Ai Weiwei non ha specificato di aver subito una “condanna criminale” nella richiesta di visto di sei mesi per l’Inghilterra e così l’Ambasciata britannica a Pechino ha deciso di concedere solo un visto di venti giorni. L’artista, designer e attivista per i diritti umani è stato tenuto recluso per 81 giorni in una località segreta, per opposizione al regime di Pechino nel 2001. Vicenda seguita da tutto il panorama artistico internazionale. La Tate Gallery di Londra durante il periodo di detenzione dell’artista lanciò una petizione che venne firmata da migliaia di persone. In suo appoggio anche esperti di diritto cinese ed internazionale che hanno dichiarato”illegale” la detenzione dell’artista secondo le stesse leggi della Repubblica Popolare.
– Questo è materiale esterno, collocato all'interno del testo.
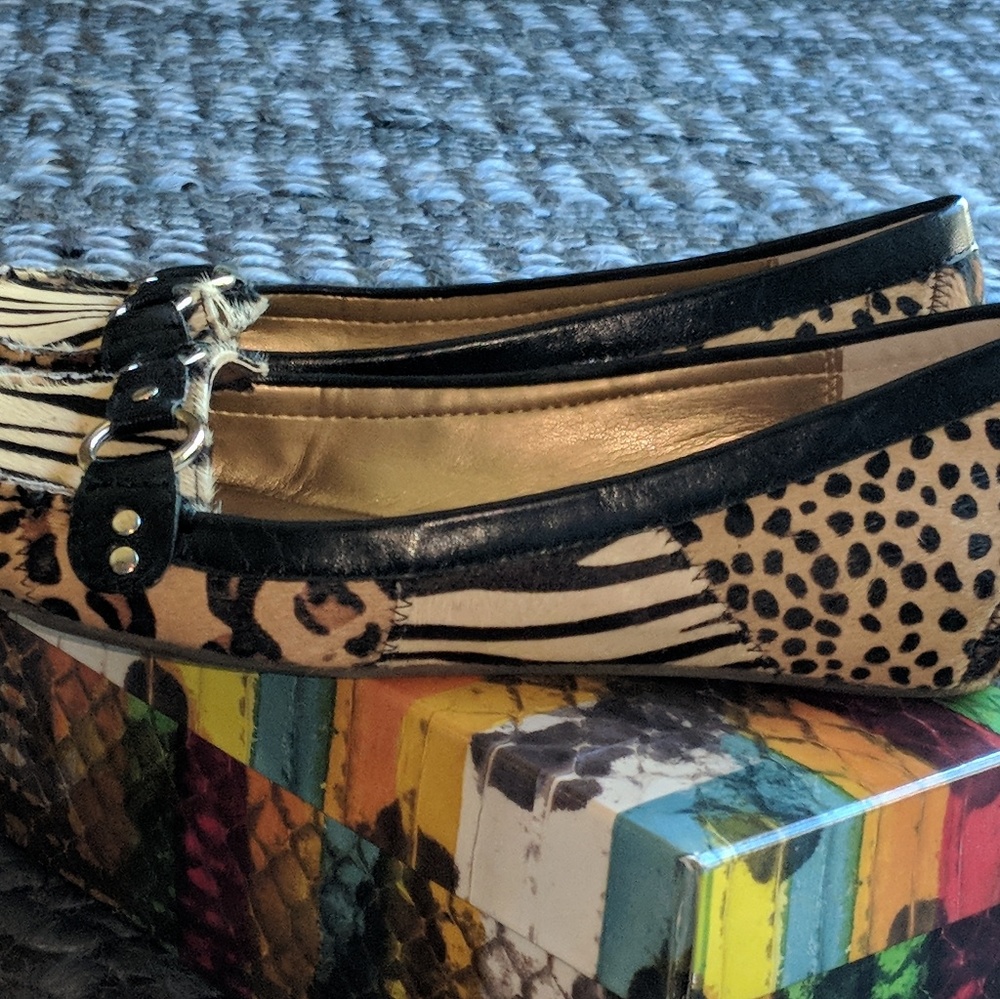Womens shoes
Nel 2012 l’artista aveva denunciato l’ufficio delle imposte cinesi che lo aveva sanzionato con una multa da 1.7 milioni di euro.

L’artista, in perfetto stile social, ha pubblicato sul suo profilo Instagram la lettera a firma dell’entry clearing manager dell’Ambasciata, dove si legge chiaramente: “E’ di pubblico dominio il fatto che lei è stato condannato in passato per attività criminali in Cina, e lei non l’ha dichiarato”. Ai Weiwei ha spiegato in un altro post di non essere stato ascoltato dall’Ambasciata nei suoi ripetuti tentativi di chiarire l’equivoco. Recentemente era tornato in possesso del suo passaporto, sequestrato nel 2011. Una mostra di opere di Ai Weiwei si terrà in settembre alla Royal Academy of Arts di Londra.